As the hours passed, the tremors lessened, and, remarkably, by the following morning Pip was well enough to return home.
“My son Joe got up at 6.30am and went with my husband to collect her,” Kefi recalled.
“They were able to bring her home and put her on Maggie’s bed before she woke up. It was really nice, and we were all really, really overwhelmed.”
Pip came to live with Kefi and her family when they adopted her from a shelter aged five months. She had been rescued from a house which contained 72 dogs.
“She’s tiny and she just likes to stick with me. She follows me around,” Kefi said.

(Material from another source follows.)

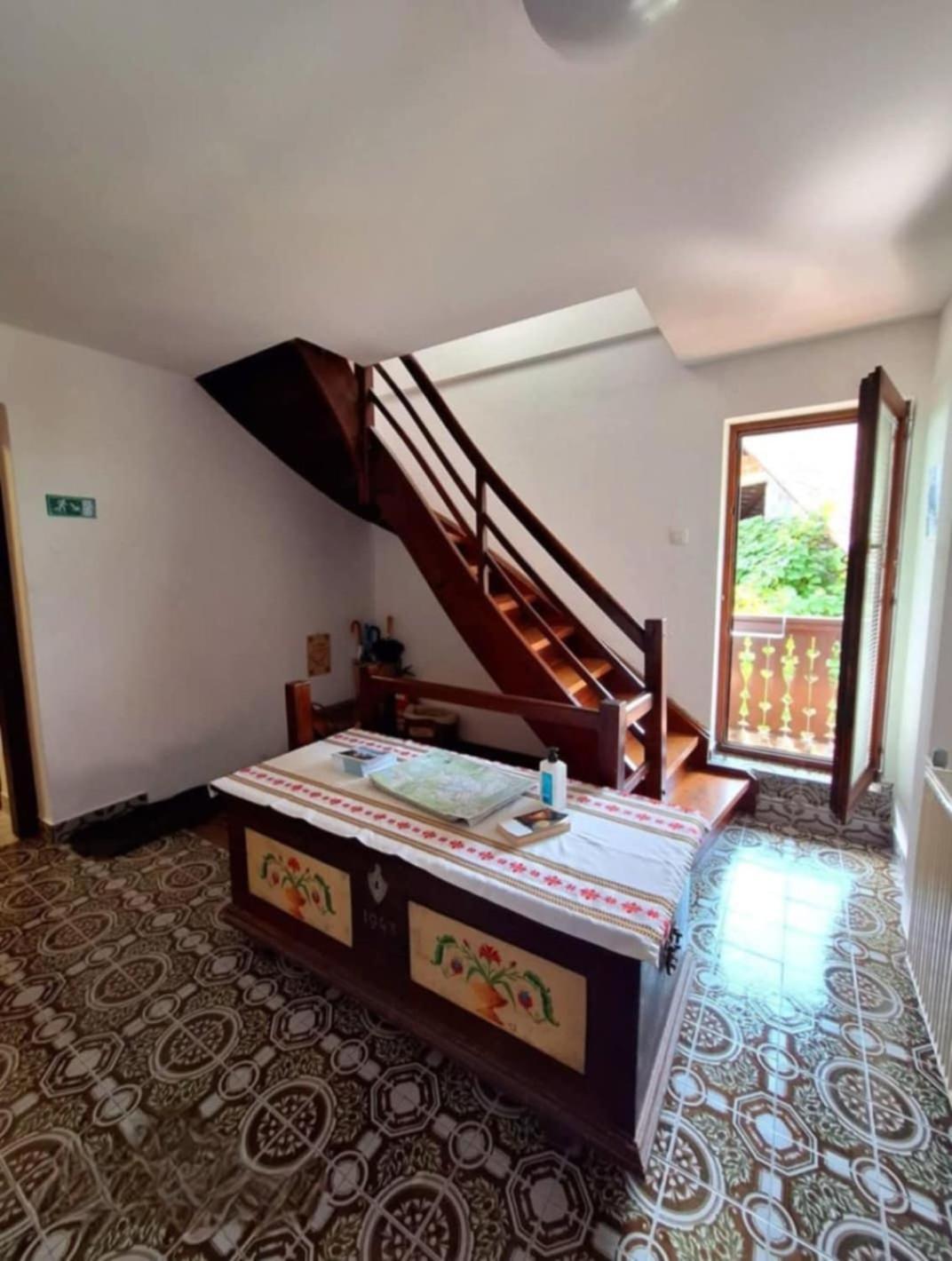 Pr' Hribar Apartment Zgornje Gorje Exterior photo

Now Pip is back in her favourite place, on her cushion next to Kefi’s workstation, keeping watch.
The pet emergency clinic at Canterbury is one of a nationwide network of Vets Now clinics and hospitals which are open through the night, seven days a week, and day and night at weekends and bank holidays.
All of Vets Now’s out of hours clinics and 24/7 hospitals have a vet and a veterinary nurse on site at all times.